- **Exercise passage**:
>>>
Regulated disruption of inositol 1,4,5-trisphosphate signaling in Caenorhabditis elegans reveals new functions in feeding and embryogenesis

Abstract

Inositol 1,4,5-trisphosphate (IP(3)) is an important second messenger in animal cells and is central to a wide range of cellular responses. The major intracellular activity of IP(3) is to regulate release of Ca(2+) from intracellular stores through IP(3) receptors (IP(3)Rs). We describe a system for the transient disruption of IP(3) signaling in the model organism Caenorhabditis elegans. The IP(3) binding domain of the C. elegans IP(3)R, ITR-1, was expressed from heat shock-induced promoters in live animals. This results in a dominant-negative effect caused by the overexpressed IP(3) binding domain acting as an IP(3) "sponge." Disruption of IP(3) signaling resulted in disrupted defecation, a phenotype predicted by previous genetic studies. This approach also identified two new IP(3)-mediated processes. First, the up-regulation of pharyngeal pumping in response to food is dependent on IP(3) signaling. RNA-mediated interference studies and analysis of itr-1 mutants show that this process is also IP(3)R dependent. Second, the tissue-specific expression of the dominant-negative construct enabled us to circumvent the sterility associated with loss of IP(3) signaling through the IP(3)R and thus determine that IP(3)-mediated signaling is required for multiple steps in embryogenesis, including cytokinesis and gastrulation.
<<<
- **The data**:
>>>
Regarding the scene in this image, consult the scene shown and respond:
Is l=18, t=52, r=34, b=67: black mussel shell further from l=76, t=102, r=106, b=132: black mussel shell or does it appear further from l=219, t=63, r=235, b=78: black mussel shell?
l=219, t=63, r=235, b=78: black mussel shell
<<<
- **Directions**:
1. Rewrite the paragraph of the abstract that begins "Inositol 1,4,5-trisphosphate (IP(3)) is an important second messenger" as a bulleted list that keeps its main facts.
2. Answer these questions from the abstract on IP(3) signaling.
(a) What is the major intracellular activity of IP(3)?
(b) What kind of promoters was the ITR-1 IP(3) binding domain expressed from?
(c) Which two steps in embryogenesis are named as requiring IP(3)-mediated signaling?
Answer from the abstract on IP(3) signaling only, not from the data.

- **Problem solutions**:
1.
- IP(3) is an important second messenger in animal cells, central to many cellular responses.
- Its main intracellular role is regulating Ca(2+) release from intracellular stores through IP(3) receptors (IP(3)Rs).
- The study describes a system for transiently disrupting IP(3) signaling in C. elegans.
- The IP(3) binding domain of the C. elegans IP(3)R, ITR-1, was expressed from heat shock-induced promoters in live animals.
- The overexpressed binding domain acts as an IP(3) "sponge," producing a dominant-negative effect.
- Disrupting IP(3) signaling disrupted defecation, as earlier genetic studies predicted.
- Two new IP(3)-mediated processes were identified:
  - The up-regulation of pharyngeal pumping in response to food depends on IP(3) signaling. RNA-mediated interference and itr-1 mutant analysis show that it also depends on the IP(3)R.
  - IP(3)-mediated signaling is needed for multiple steps in embryogenesis, including cytokinesis and gastrulation. Tissue-specific expression of the dominant-negative construct revealed this by avoiding the sterility linked to loss of IP(3) signaling through the IP(3)R.

2.
(a) It regulates the release of Ca(2+) from intracellular stores through IP(3) receptors.
(b) Heat shock-induced promoters.
(c) Cytokinesis and gastrulation.